** Document excerpt follows **
Qualitative data were collected using FGDs (n= 3) and in-depth interviews (n=7). Data saturation 14 was achieved around the following topics: availability, affordability and acceptability of breast cancer services. Data were audio-recorded, transcribed analysed thematically by the researchers. Frequency counts of the number of issues and views expressed by type were undertaken.

For quantitative data, a formula s= X2 NP(1 – P)/d2(N – 1)+X2P(1 – P) 15 was used to calculate the sample size (s=86 out of 110 members). A standardized questionnaire was sent to a random sample of 86 consenting participants of which 72 questionnaires were filled and returned. Likert scale was used in the analysis. The data were cleaned, coded and analysed using SPSS v.23.0. The results were presented in summary tables. All data were interpreted from a quality of care lens.

3. Limitations of the Study

The study was conducted in an organized group of cancer survivors and patients and their level of access to services may not entirely reflect the realities of the county where other patients survive without support systems. There is a need for a larger study on access to breast cancer treatment services.

4. Results

Of the 72 study participants, 51% were survivors and were no longer on treatment. Table 1 is a summary of sociodemographic characteristics of study participants.

From Table 1, the majority (70%) of respondents are within the age range 36 - 55 years, suggesting that the burden of breast cancer is felt most among the most productive age population. About 43% have primary and secondary education and a similar number has post-secondary education. The single largest majority (about 46%) is self-employed which indicates potential financial vulnerabilities because the majority of those outside formal employment in Kenya are uninsured. The fact that a significant number (43%) were diagnosed with breast cancer five years ago or lower may suggest improved diagnostic skills, or an emerging breast cancer epidemic which is consistent with current epidemiological trends in the country. Among those that had survived cancer for 11 years and more, the majority (55%) had secondary or post-secondary school education suggesting early diagnosis for those with better education.

Most study participants had sought treatment from the public health sector because it is low cost. However, at least eight formally employed either sought treatment abroad (n= 3) or at local private facilities (n= 4). This is indicative of financial difficulties among those in non-formal employment. In terms of availability of breast cancer treatment services (Table 2), there are critical challenges particularly with access to timely and adequate essential services. About 76% of study participants either disagreed or strongly disagreed that they were served in the shortest time possible, suggesting long queues for the majority of patients.

From Table 2, up to 85% of respondents could not access necessary radiotherapy services and 53% reported lack of adequate staffing to administer breast cancer treatment. Although 57% agreed/strongly agreed that the facilities in which they sought treatment were nearby, a significant number still travelled long distances to seek treatment. Despite these challenges, the majority (96%) received the drugs they needed even if they paid out-of-pocket.
** End of Document excerpt **
Extend the passage on access to breast cancer treatment services, picking up right after its final sentence. The entries below were taken from a separate source and are not part of the passage on breast cancer services.
** Data under study follows **
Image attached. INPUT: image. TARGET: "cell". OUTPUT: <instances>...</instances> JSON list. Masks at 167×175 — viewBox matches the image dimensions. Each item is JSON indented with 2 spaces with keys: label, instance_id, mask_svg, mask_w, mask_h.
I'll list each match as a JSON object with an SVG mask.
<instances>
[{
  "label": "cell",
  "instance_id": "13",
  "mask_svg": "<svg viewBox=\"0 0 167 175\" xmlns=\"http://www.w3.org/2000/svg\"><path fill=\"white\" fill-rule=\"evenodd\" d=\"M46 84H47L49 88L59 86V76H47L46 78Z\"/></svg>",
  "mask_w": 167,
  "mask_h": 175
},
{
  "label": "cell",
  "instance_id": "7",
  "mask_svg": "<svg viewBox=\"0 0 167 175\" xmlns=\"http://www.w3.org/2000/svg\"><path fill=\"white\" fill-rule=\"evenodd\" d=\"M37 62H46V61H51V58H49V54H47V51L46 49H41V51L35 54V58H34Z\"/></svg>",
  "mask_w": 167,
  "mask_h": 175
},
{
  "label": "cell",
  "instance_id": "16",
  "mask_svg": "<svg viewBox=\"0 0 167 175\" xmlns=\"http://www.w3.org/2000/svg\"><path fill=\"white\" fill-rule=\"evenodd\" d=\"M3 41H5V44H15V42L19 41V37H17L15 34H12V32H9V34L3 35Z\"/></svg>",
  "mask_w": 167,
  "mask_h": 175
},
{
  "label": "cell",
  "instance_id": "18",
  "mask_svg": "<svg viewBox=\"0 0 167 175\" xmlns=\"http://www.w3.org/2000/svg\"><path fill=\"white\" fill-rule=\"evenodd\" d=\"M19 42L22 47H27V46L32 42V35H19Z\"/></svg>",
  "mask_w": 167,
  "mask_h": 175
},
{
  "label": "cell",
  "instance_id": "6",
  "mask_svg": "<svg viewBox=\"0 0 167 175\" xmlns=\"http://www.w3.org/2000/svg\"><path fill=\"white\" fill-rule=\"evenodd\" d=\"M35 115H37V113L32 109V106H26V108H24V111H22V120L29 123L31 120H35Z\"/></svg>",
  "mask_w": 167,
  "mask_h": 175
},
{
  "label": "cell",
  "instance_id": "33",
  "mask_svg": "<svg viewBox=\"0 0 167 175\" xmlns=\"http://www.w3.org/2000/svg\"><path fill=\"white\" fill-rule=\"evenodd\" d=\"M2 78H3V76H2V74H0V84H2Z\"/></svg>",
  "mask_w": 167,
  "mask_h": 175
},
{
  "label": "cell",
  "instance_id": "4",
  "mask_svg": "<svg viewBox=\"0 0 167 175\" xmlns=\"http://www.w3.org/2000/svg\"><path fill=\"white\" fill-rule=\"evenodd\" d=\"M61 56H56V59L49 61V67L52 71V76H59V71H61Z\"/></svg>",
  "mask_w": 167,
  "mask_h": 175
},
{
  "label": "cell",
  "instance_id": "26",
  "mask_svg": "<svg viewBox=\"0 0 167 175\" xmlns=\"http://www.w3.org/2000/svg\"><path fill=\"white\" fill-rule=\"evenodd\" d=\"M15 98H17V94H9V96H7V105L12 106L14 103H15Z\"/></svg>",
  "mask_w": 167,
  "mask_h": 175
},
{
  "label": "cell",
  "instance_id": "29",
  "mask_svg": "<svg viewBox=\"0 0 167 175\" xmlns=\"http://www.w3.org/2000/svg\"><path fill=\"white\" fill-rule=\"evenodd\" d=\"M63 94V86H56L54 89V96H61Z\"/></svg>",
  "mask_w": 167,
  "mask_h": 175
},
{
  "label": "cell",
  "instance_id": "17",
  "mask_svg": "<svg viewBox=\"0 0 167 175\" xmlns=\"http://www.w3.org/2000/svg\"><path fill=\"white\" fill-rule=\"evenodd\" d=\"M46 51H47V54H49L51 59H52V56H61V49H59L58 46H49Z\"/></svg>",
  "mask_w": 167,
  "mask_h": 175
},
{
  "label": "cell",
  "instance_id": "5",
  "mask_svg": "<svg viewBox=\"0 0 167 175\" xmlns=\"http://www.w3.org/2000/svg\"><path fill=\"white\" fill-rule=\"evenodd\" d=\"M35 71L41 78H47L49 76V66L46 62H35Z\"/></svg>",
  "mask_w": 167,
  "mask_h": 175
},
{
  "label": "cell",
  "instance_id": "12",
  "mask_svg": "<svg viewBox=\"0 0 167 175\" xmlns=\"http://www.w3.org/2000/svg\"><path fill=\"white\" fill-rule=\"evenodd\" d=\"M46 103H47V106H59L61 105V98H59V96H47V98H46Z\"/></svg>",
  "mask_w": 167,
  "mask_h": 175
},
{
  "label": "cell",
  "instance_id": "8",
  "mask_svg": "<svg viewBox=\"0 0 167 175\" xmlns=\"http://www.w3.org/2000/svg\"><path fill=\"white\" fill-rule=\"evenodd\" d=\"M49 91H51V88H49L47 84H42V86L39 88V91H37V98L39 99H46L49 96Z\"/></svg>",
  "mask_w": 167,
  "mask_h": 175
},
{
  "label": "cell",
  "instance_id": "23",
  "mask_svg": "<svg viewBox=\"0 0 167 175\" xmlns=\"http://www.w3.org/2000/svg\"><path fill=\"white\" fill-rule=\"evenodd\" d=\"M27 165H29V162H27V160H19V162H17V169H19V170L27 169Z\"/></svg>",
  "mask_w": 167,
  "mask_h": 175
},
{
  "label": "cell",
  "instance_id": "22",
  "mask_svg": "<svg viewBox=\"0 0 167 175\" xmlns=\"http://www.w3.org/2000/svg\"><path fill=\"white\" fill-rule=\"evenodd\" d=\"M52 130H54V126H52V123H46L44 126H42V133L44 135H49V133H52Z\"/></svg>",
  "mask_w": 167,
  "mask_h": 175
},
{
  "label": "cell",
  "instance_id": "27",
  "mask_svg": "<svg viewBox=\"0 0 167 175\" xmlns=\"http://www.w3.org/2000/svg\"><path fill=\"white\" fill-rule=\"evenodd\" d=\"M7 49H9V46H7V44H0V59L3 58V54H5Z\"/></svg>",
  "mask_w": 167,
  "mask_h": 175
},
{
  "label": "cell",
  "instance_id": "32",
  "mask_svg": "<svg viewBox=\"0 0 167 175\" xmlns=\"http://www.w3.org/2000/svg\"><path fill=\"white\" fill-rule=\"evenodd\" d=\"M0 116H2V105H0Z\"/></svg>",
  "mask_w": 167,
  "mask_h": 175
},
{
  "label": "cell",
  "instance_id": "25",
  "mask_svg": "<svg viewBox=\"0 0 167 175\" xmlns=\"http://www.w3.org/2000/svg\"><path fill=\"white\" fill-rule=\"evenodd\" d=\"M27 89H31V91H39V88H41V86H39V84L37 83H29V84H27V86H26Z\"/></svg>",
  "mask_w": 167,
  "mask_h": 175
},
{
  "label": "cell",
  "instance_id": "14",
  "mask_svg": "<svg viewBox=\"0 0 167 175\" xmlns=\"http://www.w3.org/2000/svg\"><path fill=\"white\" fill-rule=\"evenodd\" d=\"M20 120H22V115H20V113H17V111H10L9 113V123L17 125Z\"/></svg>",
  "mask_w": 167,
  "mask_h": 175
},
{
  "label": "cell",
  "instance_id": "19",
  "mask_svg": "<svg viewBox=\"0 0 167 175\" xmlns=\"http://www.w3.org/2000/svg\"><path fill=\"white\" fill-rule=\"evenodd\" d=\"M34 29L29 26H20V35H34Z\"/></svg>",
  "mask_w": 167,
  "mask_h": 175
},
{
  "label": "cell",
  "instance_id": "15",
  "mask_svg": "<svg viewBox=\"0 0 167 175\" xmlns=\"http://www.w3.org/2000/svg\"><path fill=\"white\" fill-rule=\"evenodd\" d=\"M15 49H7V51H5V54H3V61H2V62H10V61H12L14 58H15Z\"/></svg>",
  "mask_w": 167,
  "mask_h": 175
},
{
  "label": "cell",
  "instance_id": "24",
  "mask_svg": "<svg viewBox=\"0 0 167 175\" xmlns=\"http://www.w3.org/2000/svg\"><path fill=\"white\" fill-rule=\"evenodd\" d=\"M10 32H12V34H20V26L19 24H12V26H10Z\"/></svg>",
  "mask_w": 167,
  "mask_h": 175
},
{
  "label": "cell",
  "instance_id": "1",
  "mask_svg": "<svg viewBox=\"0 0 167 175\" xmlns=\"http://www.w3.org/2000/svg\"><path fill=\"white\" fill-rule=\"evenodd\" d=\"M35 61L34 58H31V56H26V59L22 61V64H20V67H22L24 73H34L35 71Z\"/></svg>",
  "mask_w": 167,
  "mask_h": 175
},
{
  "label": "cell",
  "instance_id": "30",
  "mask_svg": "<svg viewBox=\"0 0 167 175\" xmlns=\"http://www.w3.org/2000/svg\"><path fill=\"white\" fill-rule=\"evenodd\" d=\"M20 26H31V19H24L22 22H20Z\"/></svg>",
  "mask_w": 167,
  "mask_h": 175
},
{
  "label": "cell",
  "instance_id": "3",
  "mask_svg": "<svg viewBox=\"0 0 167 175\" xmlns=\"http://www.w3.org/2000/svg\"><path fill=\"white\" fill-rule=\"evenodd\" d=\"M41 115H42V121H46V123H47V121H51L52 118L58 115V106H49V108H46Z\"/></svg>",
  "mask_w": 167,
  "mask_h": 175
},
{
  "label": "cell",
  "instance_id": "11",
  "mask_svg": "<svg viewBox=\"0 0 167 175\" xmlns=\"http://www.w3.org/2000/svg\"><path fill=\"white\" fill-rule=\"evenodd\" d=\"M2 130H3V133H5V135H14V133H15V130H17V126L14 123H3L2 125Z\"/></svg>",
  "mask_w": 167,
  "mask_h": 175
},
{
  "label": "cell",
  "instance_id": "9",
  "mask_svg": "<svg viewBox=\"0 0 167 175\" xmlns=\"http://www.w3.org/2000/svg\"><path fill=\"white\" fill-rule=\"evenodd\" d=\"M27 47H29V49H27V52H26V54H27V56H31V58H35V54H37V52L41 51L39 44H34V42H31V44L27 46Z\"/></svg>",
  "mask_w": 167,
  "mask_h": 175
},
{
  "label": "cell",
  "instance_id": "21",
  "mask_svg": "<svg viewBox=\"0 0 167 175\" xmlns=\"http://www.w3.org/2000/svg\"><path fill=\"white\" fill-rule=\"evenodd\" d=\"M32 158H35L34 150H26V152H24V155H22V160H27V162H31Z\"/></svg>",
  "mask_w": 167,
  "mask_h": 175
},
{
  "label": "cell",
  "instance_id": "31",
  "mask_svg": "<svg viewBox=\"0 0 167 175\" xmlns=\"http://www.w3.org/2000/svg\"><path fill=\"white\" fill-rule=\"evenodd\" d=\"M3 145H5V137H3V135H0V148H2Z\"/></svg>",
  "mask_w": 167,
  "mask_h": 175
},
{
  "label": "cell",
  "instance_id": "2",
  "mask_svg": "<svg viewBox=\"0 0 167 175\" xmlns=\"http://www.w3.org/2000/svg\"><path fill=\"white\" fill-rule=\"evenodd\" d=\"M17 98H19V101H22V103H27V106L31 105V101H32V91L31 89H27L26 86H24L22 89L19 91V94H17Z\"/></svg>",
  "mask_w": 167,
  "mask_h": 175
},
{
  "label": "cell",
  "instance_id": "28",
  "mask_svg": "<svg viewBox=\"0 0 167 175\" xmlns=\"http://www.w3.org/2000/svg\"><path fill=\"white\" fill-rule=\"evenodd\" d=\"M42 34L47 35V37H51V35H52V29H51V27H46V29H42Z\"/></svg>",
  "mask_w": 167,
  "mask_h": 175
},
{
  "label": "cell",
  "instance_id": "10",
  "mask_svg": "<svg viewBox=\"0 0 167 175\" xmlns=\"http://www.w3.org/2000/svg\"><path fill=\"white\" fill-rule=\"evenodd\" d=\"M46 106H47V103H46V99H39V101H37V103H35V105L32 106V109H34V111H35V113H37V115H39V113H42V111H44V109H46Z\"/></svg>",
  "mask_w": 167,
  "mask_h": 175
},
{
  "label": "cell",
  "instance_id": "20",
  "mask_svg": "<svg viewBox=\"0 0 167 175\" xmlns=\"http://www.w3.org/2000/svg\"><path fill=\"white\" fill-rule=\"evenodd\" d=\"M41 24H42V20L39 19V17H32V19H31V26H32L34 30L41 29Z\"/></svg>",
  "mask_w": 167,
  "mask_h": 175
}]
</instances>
** End of Data under study **
Solved problem
The qualitative component of the study confirmed the various challenges faced by breast cancer patients with regard to availability of services; e.g. long waiting periods running into months to see an oncologist. From the FGDs, lack of specialist services meant that some patients were treated by general practitioners (GPs), which compromised quality of care; e.g. one respondent reportedly suffered severe burns during her treatment cycle and had to nurse the wounds before resuming treatment. She said:

“I have never encountered such pain in my life; even child birth was not as painful. I couldn’t wear clothes; I couldn’t sleep on my back – it was a terrible time. I pray no woman would ever go through what I went through….”

Lack of specialist care is complicated by shortage of facilities with the capacity to treat breast cancer. Those relying on public services travel about 400km to Nairobi e.g. for radiotherapy services. Persistent breakdown of radiotherapy machines complicated availability of these services and meant long spells of interrupted treatment cycles and costs to the patient.

Affordability of breast cancer services, as illustrated in Table 3, remains a key access barrier. Up to 94% of the respondents agreed or strongly agreed that they needed financial support to access treatment. A large majority (81%) had taken loans and 73% had sold at least an asset, to finance their treatment. About 54% potentially face catastrophic expenditures with treatment costs estimated at above 40% of total household expenditure.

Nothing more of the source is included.